Retype the whole listing below, character for character.
** START OF RECORDS SHOWN **
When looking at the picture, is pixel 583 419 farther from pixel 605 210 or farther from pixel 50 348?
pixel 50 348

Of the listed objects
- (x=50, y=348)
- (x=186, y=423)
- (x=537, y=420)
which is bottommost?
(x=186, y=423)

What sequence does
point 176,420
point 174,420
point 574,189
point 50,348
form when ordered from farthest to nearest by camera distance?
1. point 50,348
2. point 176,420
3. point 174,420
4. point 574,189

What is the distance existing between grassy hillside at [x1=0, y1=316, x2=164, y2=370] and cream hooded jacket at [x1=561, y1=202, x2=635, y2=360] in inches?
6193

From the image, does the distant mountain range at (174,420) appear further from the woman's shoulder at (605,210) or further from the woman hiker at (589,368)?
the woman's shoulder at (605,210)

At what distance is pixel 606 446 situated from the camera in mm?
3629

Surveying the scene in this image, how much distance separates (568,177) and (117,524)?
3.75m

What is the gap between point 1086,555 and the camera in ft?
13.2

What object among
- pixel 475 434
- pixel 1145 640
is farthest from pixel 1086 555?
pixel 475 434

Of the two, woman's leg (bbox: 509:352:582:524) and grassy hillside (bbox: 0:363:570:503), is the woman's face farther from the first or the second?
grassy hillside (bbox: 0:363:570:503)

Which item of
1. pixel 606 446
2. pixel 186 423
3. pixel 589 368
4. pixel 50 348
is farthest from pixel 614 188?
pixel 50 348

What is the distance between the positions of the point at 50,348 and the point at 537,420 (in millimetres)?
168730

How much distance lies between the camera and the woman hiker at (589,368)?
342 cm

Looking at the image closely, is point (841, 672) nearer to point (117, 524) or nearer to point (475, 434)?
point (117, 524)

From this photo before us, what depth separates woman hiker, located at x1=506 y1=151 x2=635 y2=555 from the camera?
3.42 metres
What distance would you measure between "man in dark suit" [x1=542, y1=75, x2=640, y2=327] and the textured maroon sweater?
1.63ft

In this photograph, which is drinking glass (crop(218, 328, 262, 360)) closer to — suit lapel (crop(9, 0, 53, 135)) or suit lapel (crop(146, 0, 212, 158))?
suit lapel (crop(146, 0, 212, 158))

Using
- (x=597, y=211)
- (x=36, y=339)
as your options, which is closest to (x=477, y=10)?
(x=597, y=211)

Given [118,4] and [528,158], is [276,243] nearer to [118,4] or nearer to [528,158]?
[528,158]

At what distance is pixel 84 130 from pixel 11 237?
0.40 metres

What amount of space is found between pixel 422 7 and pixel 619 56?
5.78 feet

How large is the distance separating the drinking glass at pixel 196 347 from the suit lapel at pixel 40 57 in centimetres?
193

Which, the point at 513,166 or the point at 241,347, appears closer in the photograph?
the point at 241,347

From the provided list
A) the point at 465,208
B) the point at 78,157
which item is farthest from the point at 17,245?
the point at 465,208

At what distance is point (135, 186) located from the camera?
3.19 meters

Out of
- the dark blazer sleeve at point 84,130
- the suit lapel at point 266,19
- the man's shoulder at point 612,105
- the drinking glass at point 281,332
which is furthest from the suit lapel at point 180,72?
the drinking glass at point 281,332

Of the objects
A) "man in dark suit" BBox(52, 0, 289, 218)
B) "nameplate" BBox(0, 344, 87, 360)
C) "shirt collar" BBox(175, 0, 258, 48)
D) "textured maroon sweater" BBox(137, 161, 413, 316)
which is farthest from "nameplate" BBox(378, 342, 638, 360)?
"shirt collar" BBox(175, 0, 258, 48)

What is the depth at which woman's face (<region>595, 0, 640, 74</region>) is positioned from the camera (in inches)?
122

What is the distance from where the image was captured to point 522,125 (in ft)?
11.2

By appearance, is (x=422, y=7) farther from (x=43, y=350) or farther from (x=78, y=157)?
** END OF RECORDS SHOWN **
→ **RESULT**
When looking at the picture, is pixel 583 419 farther from pixel 605 210 or farther from pixel 50 348?
pixel 50 348

Of the listed objects
- (x=50, y=348)
- (x=186, y=423)
- (x=537, y=420)
which is bottommost?
(x=186, y=423)

What sequence does
point 176,420
point 174,420
point 574,189
point 50,348
form when ordered from farthest to nearest by camera distance?
1. point 50,348
2. point 176,420
3. point 174,420
4. point 574,189

What is the distance existing between grassy hillside at [x1=0, y1=316, x2=164, y2=370] and cream hooded jacket at [x1=561, y1=202, x2=635, y2=360] in inches?
6193

From the image, does the distant mountain range at (174,420) appear further from the woman's shoulder at (605,210) or further from the woman hiker at (589,368)?
the woman's shoulder at (605,210)

At what distance is pixel 606 446 situated from the camera in mm?
3629

Surveying the scene in this image, how much distance separates (568,177) and (117,524)?
3.75m

What is the gap between point 1086,555 and the camera in ft?
13.2

What object among
- pixel 475 434
- pixel 1145 640
is farthest from pixel 1086 555?
pixel 475 434

Of the two, woman's leg (bbox: 509:352:582:524) and grassy hillside (bbox: 0:363:570:503), is the woman's face farther from the first or the second?
grassy hillside (bbox: 0:363:570:503)

Which item of
1. pixel 606 446
2. pixel 186 423
3. pixel 589 368
4. pixel 50 348
is farthest from pixel 614 188?
pixel 50 348

What is the distance between the positions of the point at 50,348 and the point at 537,420 (in millimetres)?
168730

How much distance lies between the camera and the woman hiker at (589,368)?
342 cm

Looking at the image closely, is point (841, 672) nearer to point (117, 524) or nearer to point (475, 434)?
point (117, 524)

From this photo before us, what depth separates woman hiker, located at x1=506 y1=151 x2=635 y2=555 from the camera?
3.42 metres
What distance would you measure between "man in dark suit" [x1=542, y1=75, x2=640, y2=327] and the textured maroon sweater?
1.63ft

In this photograph, which is drinking glass (crop(218, 328, 262, 360)) closer to — suit lapel (crop(9, 0, 53, 135)) or suit lapel (crop(146, 0, 212, 158))?
suit lapel (crop(146, 0, 212, 158))

Using
- (x=597, y=211)
- (x=36, y=339)
as your options, which is closest to (x=477, y=10)?
(x=597, y=211)

Given [118,4] and [528,158], is [276,243] nearer to [118,4] or nearer to [528,158]?
[528,158]

At what distance is pixel 84 130 from pixel 11 237?
0.40 metres

What amount of space is found between pixel 422 7 and pixel 619 56?
5.78 feet

How large is the distance separating the drinking glass at pixel 196 347 from the suit lapel at pixel 40 57 in centimetres?
193

Which, the point at 513,166 or the point at 241,347, appears closer in the photograph?
the point at 241,347

From the provided list
A) the point at 465,208
B) the point at 78,157
which item is farthest from the point at 17,245?
the point at 465,208

At what distance is point (135, 186) located from the camera?
3.19 meters

Out of
- the dark blazer sleeve at point 84,130
- the suit lapel at point 266,19
- the man's shoulder at point 612,105
- the drinking glass at point 281,332
which is furthest from the suit lapel at point 180,72?
the drinking glass at point 281,332

Of the objects
A) "man in dark suit" BBox(52, 0, 289, 218)
B) "nameplate" BBox(0, 344, 87, 360)
C) "shirt collar" BBox(175, 0, 258, 48)
D) "textured maroon sweater" BBox(137, 161, 413, 316)
which is farthest from "nameplate" BBox(378, 342, 638, 360)?
"shirt collar" BBox(175, 0, 258, 48)

What is the depth at which woman's face (<region>595, 0, 640, 74</region>) is positioned from the camera (in inches)?
122

What is the distance from where the image was captured to point 522,125 (in ft)?
11.2

By appearance, is (x=422, y=7) farther from (x=43, y=350) or farther from (x=78, y=157)?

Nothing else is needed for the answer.